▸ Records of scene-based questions
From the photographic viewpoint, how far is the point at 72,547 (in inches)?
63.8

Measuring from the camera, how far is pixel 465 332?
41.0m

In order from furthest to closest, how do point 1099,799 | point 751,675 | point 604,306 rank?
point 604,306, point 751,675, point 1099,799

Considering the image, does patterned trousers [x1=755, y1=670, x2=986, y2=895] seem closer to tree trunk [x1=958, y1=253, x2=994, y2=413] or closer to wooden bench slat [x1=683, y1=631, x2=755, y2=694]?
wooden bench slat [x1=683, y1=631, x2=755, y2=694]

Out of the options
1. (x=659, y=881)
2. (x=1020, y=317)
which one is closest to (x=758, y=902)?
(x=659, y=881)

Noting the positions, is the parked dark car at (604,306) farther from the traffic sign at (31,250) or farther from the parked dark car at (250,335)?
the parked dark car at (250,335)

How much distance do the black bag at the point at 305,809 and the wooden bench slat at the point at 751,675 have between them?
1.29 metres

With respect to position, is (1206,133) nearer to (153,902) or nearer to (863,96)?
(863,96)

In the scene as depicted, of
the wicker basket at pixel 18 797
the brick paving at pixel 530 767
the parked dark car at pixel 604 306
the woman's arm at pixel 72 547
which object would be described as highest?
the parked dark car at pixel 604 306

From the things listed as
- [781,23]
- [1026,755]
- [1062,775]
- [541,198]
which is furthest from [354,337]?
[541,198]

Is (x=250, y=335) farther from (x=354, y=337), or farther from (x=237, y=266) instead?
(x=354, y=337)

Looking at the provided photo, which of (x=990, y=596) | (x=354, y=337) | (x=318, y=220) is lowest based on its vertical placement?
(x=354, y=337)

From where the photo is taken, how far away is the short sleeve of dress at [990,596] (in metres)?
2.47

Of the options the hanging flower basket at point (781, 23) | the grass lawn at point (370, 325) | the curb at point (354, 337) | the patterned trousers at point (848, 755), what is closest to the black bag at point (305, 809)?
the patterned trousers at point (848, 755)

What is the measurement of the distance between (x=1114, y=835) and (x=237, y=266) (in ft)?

▸ Work to do
Transcribe every line of the data, exactly as it stands.

▸ Result
From the photographic viewpoint, how far is the point at 72,547 (in inches)?
63.8

Measuring from the camera, how far is pixel 465 332?
41.0m

In order from furthest to closest, how do point 1099,799 | point 751,675 | point 604,306 rank?
point 604,306, point 751,675, point 1099,799

Considering the image, does patterned trousers [x1=755, y1=670, x2=986, y2=895] seem closer to tree trunk [x1=958, y1=253, x2=994, y2=413] or closer to wooden bench slat [x1=683, y1=631, x2=755, y2=694]?
wooden bench slat [x1=683, y1=631, x2=755, y2=694]

Out of the options
1. (x=659, y=881)
2. (x=1020, y=317)
which one is closest to (x=758, y=902)?
(x=659, y=881)

Noting the positions, is the parked dark car at (604,306) farther from the traffic sign at (31,250) or farther from the parked dark car at (250,335)?
the parked dark car at (250,335)

How much distance do the black bag at the point at 305,809 and the wooden bench slat at the point at 751,675 have between them?
1.29 metres

With respect to position, is (1206,133) nearer to (153,902) or nearer to (863,96)?
(863,96)

In the scene as depicted, of
the wicker basket at pixel 18 797
the brick paving at pixel 530 767
the parked dark car at pixel 604 306
the woman's arm at pixel 72 547
which object would be described as highest?
the parked dark car at pixel 604 306

From the things listed as
- [781,23]
- [1026,755]
- [1062,775]
- [541,198]
which is furthest from [354,337]?
[541,198]

Is (x=250, y=335) farther from (x=354, y=337), or farther from (x=237, y=266) instead?
(x=354, y=337)

Looking at the provided photo, which of (x=990, y=596) | (x=354, y=337) | (x=318, y=220) is lowest based on its vertical placement?
(x=354, y=337)

From where the photo is taken, how far away is the short sleeve of dress at [990,596] (in metres)?
2.47

Of the options the hanging flower basket at point (781, 23) | the grass lawn at point (370, 325) | the curb at point (354, 337) | the patterned trousers at point (848, 755), what is closest to the black bag at point (305, 809)?
the patterned trousers at point (848, 755)

What is the measurement of the distance between (x=1114, y=835) and (x=237, y=266) (in ft)?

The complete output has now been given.